Он совсем развеселился и воспрянул духом в предвкушении столь славного будущего и почти забыл, что, сколько бы ни уничтожать разного народу, который ему не по вкусу, никак не подведешь под уничтожение того, кто неприятней всех, – Арне Хансена: этот и сам крепок, здоров, работоспособен и полон сил, такой сумеет за себя постоять, уж он-то всегда и везде отыщет стул, на котором написано его имя, и усядется на свое место – и даже не на свое, как в тот раз, когда он занял шезлонг, на котором стояло имя его, Рибера. Эта волосатая лапища, которая совладает и со львом, и челюсть гориллы, и зубы как лопаты…

Рибера передернуло. Такие мысли, пожалуй, испортят весь вечер… отложим это до завтра. Он хлебнул шампанского, словно то был просто глоток пива. Лиззи тоже залпом осушила бокал, Рибер сейчас же налил еще и спросил вторую бутылку. Праздник наконец-то начался – и мало ли чем он может кончиться. Рибер был уверен, что ему известно – чем.

Казначей, увертываясь от плавающих в воздухе разноцветных шаров, отмахиваясь от них, точно от тучи оводов, подошел к столику миссис Тредуэл с бутылкой в одной руке и двумя бокалами для шампанского в другой.

– Gnadige Frau, – начал он внушительно, – нам, немцам, после минувшей войны не разрешается называть словом «шампанское» наше немецкое игристое вино, да мы этого и не хотим. Но я буду счастлив, если вы позволите предложить вам стаканчик нашего благородного шаумвейна. Я сам, сколько ни сравнивал за многие годы, не сумею отличить его от лучшего Moet chandon или Veuve Cliquot.

– Ну разумеется, – успокоительно сказала миссис Тредуэл. – Садитесь же, я очень рада. Пожалуйста, велите принести еще стул.

Казначей мешкал с бутылкой в руке, его от природы тупые мозги шевелились с трудом, и сейчас их просквозило холодком недоверия – с чего она такая приветливая? Все же он поставил бутылку на стол и махнул официанту, чтоб тот подал стул.

Дженни и Дэвид сели за свой всегдашний столик и огляделись: кругом шум, суета, но веселья никакого не чувствуется; кое-кто не явился – доктор Шуман, Вильгельм Фрейтаг.

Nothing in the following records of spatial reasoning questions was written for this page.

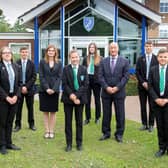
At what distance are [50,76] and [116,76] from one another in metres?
1.32

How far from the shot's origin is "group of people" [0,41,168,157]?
6918mm

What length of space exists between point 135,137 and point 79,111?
1.70 meters

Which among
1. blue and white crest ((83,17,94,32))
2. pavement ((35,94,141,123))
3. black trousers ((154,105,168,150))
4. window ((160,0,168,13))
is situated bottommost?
pavement ((35,94,141,123))

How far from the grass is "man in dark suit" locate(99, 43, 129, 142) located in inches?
17.3

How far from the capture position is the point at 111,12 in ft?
68.4

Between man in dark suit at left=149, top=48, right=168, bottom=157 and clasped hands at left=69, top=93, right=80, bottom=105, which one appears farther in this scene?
clasped hands at left=69, top=93, right=80, bottom=105

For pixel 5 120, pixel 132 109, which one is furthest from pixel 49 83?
pixel 132 109

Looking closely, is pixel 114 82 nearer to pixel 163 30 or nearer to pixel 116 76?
pixel 116 76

Только что Дженни видела Фрейтага за маленьким столиком в баре, ему там подавали ужин. Он встал, поклонился и окликнул ее:

– Разрешите пригласить вас сегодня на первый танец?

– Хорошо, – ответила она на ходу и улыбнулась ему.

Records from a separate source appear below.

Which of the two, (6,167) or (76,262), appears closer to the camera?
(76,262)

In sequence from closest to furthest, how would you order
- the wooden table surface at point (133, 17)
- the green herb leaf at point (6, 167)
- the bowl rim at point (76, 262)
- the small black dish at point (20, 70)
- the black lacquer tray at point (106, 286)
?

Сейчас она впервые почувствовала, что вечер, пожалуй, будет не вовсе уж пропащий. Радостно оживилась и, привстав, легонько хлопнула по воздушному шарику над головой.

– Ну, Дэвид, лапочка, – сказала она, – вот мой первый вклад в этот безумный, безумный вечер!

Ведь она видела, какое у Дэвида стало лицо, когда он сбежал по трапу ей навстречу, а миссис Тредуэл отстала, чтобы не мешать им, – да, конечно, он опять в нее влюблен, или уверился, что она ему не безразлична, или даже на минуту поверил, что она его любит… как бы там ни было, а счастье, что они опять помирились! Жаркая радость прихлынула к сердцу, и огромного труда стоило сдержаться и не погубить все какими-нибудь бессмысленными словами, на которые и ответить нечего, к примеру: «Ох, Дэвид, лапочка, ну почему бы нам не… разве мы не можем… чего ради нам… ну что, что нам сделать, или сказать, или куда поехать, и почему, почему, когда у нас есть такое, непременно надо без конца мучить друг друга?» Но она промолчала и только улыбнулась ему, глаза ее влажно блестели. Дэвид наклонился к ней, коснулся руки.

– Дженни, ангел, ты прелестна, честное слово, – сказал он горячо, будто боялся, что она не поверит.